Installation

Prerequisites

  • Linux (Ubuntu 20.04+ recommended)

  • NVIDIA GPU with CUDA support

Option A: Custom Installation (Conda)

These steps install AstraFlow into a local conda environment.

Step 1: Create conda environment

conda create -n astraflow python=3.12 -y
conda activate astraflow

Step 2: Install uv (fast pip replacement)

pip install uv

Step 3: Install AstraFlow (core + dev tools)

uv pip install -e ".[dev]"

This installs all core dependencies (~260 packages) including PyTorch 2.8.0, Transformers 4.57.1, Megatron-Core 0.13.1, Ray, W&B, and dev tools (pytest, ruff, ipython).
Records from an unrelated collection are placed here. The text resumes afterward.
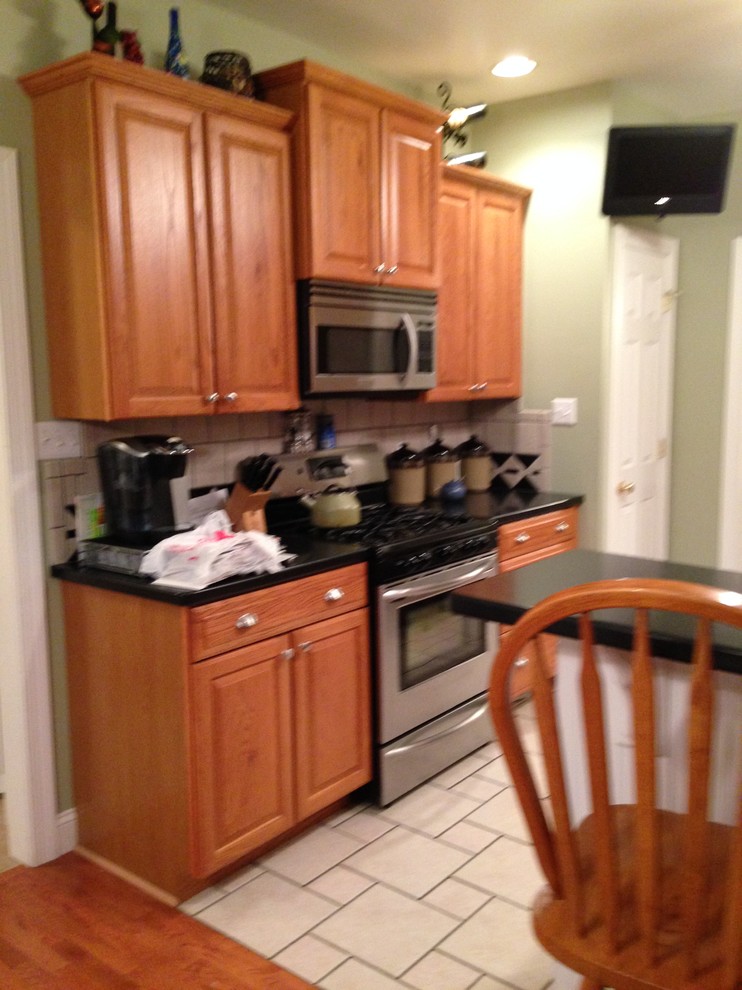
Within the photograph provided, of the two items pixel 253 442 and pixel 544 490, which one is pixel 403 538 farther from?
pixel 544 490

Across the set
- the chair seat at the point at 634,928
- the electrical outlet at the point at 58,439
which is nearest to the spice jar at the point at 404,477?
the electrical outlet at the point at 58,439

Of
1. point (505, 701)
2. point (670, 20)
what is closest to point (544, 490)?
point (670, 20)

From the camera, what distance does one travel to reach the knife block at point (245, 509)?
271cm

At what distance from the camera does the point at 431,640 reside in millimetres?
2992

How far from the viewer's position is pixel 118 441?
2445mm

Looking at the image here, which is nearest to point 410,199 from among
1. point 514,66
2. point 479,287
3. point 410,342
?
point 410,342

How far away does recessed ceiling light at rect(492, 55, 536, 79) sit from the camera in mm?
3363

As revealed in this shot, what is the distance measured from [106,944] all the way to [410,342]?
2193 mm

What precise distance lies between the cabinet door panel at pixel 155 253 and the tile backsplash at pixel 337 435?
12.1 inches

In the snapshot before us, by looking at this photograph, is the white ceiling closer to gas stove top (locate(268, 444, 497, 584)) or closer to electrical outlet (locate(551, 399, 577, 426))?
electrical outlet (locate(551, 399, 577, 426))

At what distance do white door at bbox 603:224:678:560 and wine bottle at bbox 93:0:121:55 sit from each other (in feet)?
7.56

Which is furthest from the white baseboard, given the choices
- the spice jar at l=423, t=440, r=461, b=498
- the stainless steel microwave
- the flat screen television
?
the flat screen television

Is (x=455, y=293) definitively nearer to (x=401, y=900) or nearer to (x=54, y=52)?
(x=54, y=52)

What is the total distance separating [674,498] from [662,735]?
10.9 feet
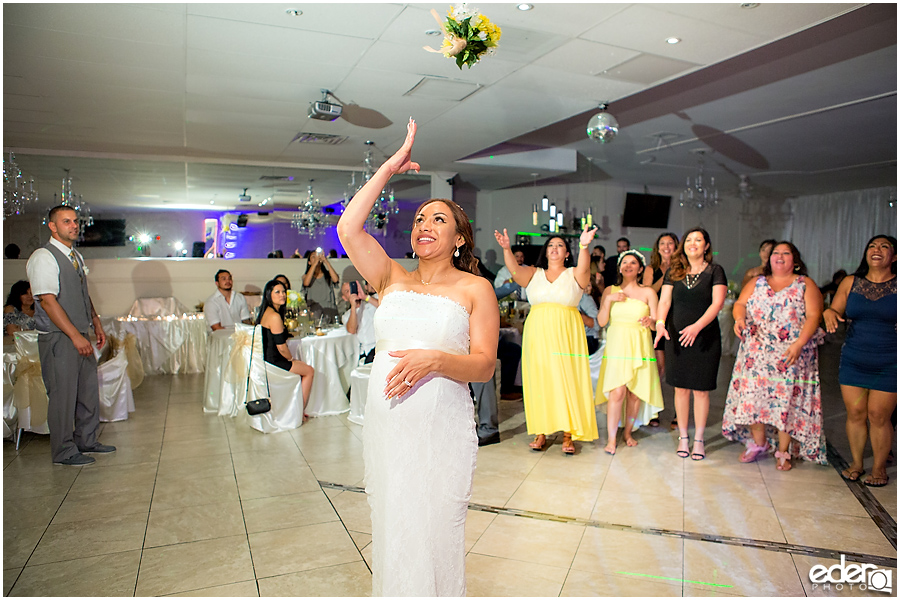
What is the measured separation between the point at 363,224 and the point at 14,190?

Step 4: Install Flash Attention and SGLang

Flash Attention

uv pip install "flash-attn==2.8.3" --no-build-isolation

SGLang (inference backend)

uv pip install "sglang==0.5.5.post1"

Step 5: Verify installation

python -c "
import astraflow, torch, transformers
print(f'astraflow:    {astraflow.version.__version__}')
print(f'torch:        {torch.__version__}, CUDA: {torch.cuda.is_available()}, GPUs: {torch.cuda.device_count()}')
print(f'transformers: {transformers.__version__}')
"

Verify Flash Attention and SGLang:

python -c "
import flash_attn, sglang
print(f'flash-attn: {flash_attn.__version__}')
print(f'sglang:     {sglang.__version__}')
"

Option B: Docker

A pre-built image is published on Docker Hub — it skips the from-source steps above entirely. Requires the NVIDIA Container Toolkit so --gpus all works.

docker run --gpus all --net=host --shm-size=512g -it astraflowai/astraflow:v0.1.0

Note on --shm-size: this sets the size of the container’s /dev/shm. A recipe run co-locates the trainer, RaaS, and SGLang in a single container, all sharing one /dev/shm — in particular RaaS stages received model weights under /dev/shm/astraflow_weights during weight transfer. The container default (64 MB) and small values such as 16g are far too small and cause OSError: [Errno 28] No space left on device during training on 8B-scale recipes. Size /dev/shm generously (512g above). It is a tmpfs cap, not a reservation, so it only consumes host RAM as actually used — set it to a value comfortably below host RAM.

The image bundles astraflow, SGLang, and flash-attn. Pin a version tag (v0.1.0) for reproducibility; :latest tracks the most recent release. See docker/README.md for build details and the NVIDIA Container Toolkit install guide.